● **Text extract**

In the beginning was the word and Jesus was called the word. And here he's called the word of life. But look more carefully. It says this word of life was with the father from the beginning. Verse two, the life appeared. We have seen and testified to it. And we proclaimed you the eternal life with who was with the father.

We're not being told here that Jesus Christ has life or gives life, and this is not just physical life, this is eternal life, salvation. It doesn't just say he has it or he gives it, it says he is it. Here's one of the first things we always can say makes Christianity different than other religions. In every other religion, the founder is a prophet or a sage, and the founder says, here's the way.

for you to find eternal life. Do this, do this, do this, do this, and you will connect to the infinite or you will become one with God or you'll be saved, whatever. Do this, do this, do this, do this. This is the way to eternal life. But Jesus says, I am the way, the truth, and the life. John chapter 14. He says, I am the way, the truth, and the life. Because Christianity does not say Jesus is a great prophet pointing the way to God.

and how we can save ourselves. Jesus Christ, according to Christmas, is God come to save us, to do for us what we can't do for ourselves. To know him is eternal life. It's not like he comes and you follow him and you do the things that you should do and you live a good life and then, you know, God blesses you and God saves you. No, no, he is the life. Over the years, I've had people say to me something like this. They say, well, you know,

I don't know what I believe about Jesus or I don't know if I believe the incarnation or all these things, but because doctrine doesn't matter. Doctrine and dogma doesn't matter. What matters is you live a good life. That's what matters. And I always say, when you say doctrine doesn't matter, what matters is that you live a good life. That's a doctrine. And you know what the doctrine says? It says, I actually am not so bad that I need a savior. I'm actually not so messed up that I can't pull it together and live a good enough life.

So when you say doctrine doesn't matter, what matters is that you live a good life. That is the doctrine. And historically, it's called the doctrine of salvation by your works rather than by grace. And I'll tell you this, everybody. If you do say doctrine doesn't matter, what matters is that you live a good life. And I'm trying to live a good life. Yeah, you're trying to live a good life. It will be a life characterized by fear and insecurity because you'll never feel like you're being quite good enough.

Or it'll be marked by pride and disdain for other people if you feel like you actually have been good enough. Or it'll be marked by devastation and self-loathing if you feel you haven't been good enough. So you're going to be insecure and anxious, or you're going to be proud, or you're going to be devastated, or you're going to go through phases over and over again. And if Jesus Christ didn't actually come, if the story of Christmas is just a wonderful legend, God, gift, baby, oh,

But you see, what we're being told here is when John says, we saw him with our eyes, we heard him with our ears, we touched him with our hands. Why is he being so emphatic? Bob Yarborough, who's a New Testament scholar, Greek scholar, scholar of ancient history, et cetera, says, look at these terms. And he says this. He says about these verses, the variety of verbs correspond to the variety of witness attestation in ancient jurisprudence.

And so when John writes, we have seen it and testify to it, and then he speaks of hearing, seeing, and touching, he is not making conversation, but he's virtually swearing a deposition. What John is trying to say is, it's not just a nice story about Jesus. It really happened. We really saw him. He really lived. He really died. He really rose from the dead. It's really God come. He's not just a wonderful teacher. He's God himself. If Christmas is just a nice legend, you're on your own.

● **Short problem**
Print everything in the sermon transcript from "We're not being" down to "here's the way.", word for word.

● **Dataset excerpts**
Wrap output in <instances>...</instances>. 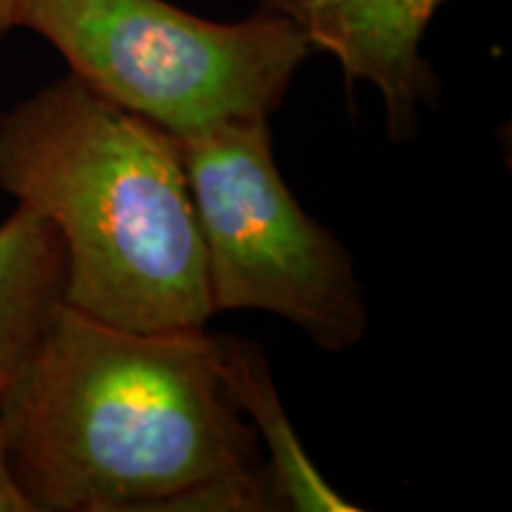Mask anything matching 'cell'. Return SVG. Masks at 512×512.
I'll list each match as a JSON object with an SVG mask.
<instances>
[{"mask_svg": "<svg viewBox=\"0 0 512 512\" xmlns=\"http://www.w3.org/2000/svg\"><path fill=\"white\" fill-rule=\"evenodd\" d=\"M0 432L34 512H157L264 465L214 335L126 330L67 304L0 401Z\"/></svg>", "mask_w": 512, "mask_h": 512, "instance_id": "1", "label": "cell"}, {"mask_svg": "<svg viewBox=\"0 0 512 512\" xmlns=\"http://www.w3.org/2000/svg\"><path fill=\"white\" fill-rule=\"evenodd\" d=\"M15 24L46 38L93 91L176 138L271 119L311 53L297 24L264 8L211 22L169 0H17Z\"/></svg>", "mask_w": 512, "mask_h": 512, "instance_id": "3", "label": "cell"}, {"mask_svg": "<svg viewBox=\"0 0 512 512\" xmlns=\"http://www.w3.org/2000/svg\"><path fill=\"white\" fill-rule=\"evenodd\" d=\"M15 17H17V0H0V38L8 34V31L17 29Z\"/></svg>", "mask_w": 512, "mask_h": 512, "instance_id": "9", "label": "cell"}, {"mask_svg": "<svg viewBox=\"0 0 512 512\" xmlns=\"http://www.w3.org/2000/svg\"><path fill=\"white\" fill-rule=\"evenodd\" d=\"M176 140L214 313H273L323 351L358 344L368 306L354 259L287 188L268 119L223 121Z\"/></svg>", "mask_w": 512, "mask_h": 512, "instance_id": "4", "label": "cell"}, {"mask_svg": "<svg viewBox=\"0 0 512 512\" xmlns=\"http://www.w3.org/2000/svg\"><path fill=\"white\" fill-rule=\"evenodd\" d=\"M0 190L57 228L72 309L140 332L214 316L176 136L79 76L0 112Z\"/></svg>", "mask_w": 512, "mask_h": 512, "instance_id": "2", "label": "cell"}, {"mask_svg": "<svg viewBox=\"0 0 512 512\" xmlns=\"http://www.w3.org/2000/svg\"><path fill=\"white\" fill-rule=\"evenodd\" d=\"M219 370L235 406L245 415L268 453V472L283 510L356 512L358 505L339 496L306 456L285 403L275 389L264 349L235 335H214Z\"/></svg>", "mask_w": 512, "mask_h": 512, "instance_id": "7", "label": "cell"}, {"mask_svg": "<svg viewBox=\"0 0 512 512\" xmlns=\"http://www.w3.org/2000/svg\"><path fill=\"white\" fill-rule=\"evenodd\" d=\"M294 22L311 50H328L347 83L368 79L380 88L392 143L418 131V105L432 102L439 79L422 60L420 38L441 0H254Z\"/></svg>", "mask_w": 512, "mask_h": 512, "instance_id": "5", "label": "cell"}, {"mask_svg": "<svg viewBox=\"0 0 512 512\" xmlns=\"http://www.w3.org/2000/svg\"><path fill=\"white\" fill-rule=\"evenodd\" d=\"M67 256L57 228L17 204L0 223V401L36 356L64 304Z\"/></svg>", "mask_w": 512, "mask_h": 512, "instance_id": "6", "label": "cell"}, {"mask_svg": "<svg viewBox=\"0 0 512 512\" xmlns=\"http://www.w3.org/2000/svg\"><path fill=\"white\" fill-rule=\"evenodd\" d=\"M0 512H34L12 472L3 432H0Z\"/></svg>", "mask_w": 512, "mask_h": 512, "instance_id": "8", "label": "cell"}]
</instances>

* * *

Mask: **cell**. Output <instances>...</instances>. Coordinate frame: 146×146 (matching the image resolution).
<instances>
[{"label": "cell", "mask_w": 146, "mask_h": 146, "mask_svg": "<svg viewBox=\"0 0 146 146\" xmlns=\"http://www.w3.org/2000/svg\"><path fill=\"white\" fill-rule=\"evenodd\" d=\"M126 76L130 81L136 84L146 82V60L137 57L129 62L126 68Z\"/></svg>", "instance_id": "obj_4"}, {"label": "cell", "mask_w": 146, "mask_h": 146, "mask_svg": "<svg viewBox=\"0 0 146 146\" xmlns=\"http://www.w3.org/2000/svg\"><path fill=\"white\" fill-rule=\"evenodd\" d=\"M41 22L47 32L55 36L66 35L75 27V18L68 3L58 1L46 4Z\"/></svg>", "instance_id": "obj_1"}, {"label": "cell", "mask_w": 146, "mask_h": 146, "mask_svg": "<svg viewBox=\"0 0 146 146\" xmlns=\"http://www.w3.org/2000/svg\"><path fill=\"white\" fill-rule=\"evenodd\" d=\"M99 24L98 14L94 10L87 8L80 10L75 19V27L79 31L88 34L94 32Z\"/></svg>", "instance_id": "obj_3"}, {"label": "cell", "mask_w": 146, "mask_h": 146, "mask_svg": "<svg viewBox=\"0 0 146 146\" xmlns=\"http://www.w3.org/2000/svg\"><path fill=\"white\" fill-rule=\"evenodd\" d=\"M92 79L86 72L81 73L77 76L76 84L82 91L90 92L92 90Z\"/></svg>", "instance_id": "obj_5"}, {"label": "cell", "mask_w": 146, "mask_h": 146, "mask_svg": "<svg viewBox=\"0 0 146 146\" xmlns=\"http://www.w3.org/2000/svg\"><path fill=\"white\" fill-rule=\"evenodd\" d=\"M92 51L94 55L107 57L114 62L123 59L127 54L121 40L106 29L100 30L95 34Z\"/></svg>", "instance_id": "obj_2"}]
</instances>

● **Expected output**
We're not being told here that Jesus Christ has life or gives life, and this is not just physical life, this is eternal life, salvation. It doesn't just say he has it or he gives it, it says he is it. Here's one of the first things we always can say makes Christianity different than other religions. In every other religion, the founder is a prophet or a sage, and the founder says, here's the way.